If there is one thing I use here that I would be extremely happy to also use in Cebu, it would be the development of a subway transit system running the length of the urban metropolis of Cebu, preferably using Japanese technology and equipment.
There are two huge and wide rivers here in Kyoto, the Kamo and the Katsura, which often rise to flood levels. And, being in Japan, the city has its share of earthquakes. Still the city, like those of other progressive cities anywhere in the world, relies on its efficient subway system, with squeaky-clean terminals — some with commercial establishments — that go 20-30 meters down the city.
It will be costly at the start to dig and put in place such a subway, but the fact that they have survived and been continuously used in, say Paris or London since the late 1800s, and even served as bomb shelters during times of war, shows that the cost of this type of mass transit system can be spread over decades. Kyoto itself has just two lines, built in 1981, one running north to south and the other east to west, covering something like 30 kilometers. According to statistics, 310,000 passengers are served daily by these two lines, with stations that connect to different buses that run other lateral routes.
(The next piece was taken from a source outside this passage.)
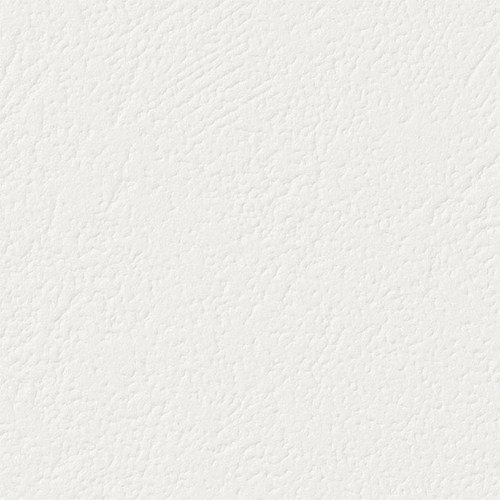 fe76294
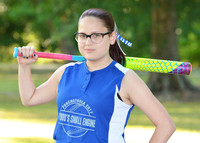 MACKENZIE DUPLECHIN_0083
The high cost for buying private properties that will be used for an aboveground line running from Liloan straight to Minglanilla will most probably match the cost of building a subway which can be dug beneath the National Highway (and N. Bacalso Avenue) and then come out aboveground thereafter to run further north and south.
There will be massive traffic while the construction is done. But a little sacrifice to end our dependence on a moribund transport system of jeepneys, tricycles and multicabs best displayed in the museum, is well worth it. One need not look further than Manila and see why Metro Cebu needs to do this now.
Or we can continue to be left behind by the progressive world that runs on the backbone of an underground mass transit system that wipes out traffic above ground, helps save the environment, and conveys people promptly in time to their work free of stress, sweat and searing frustration.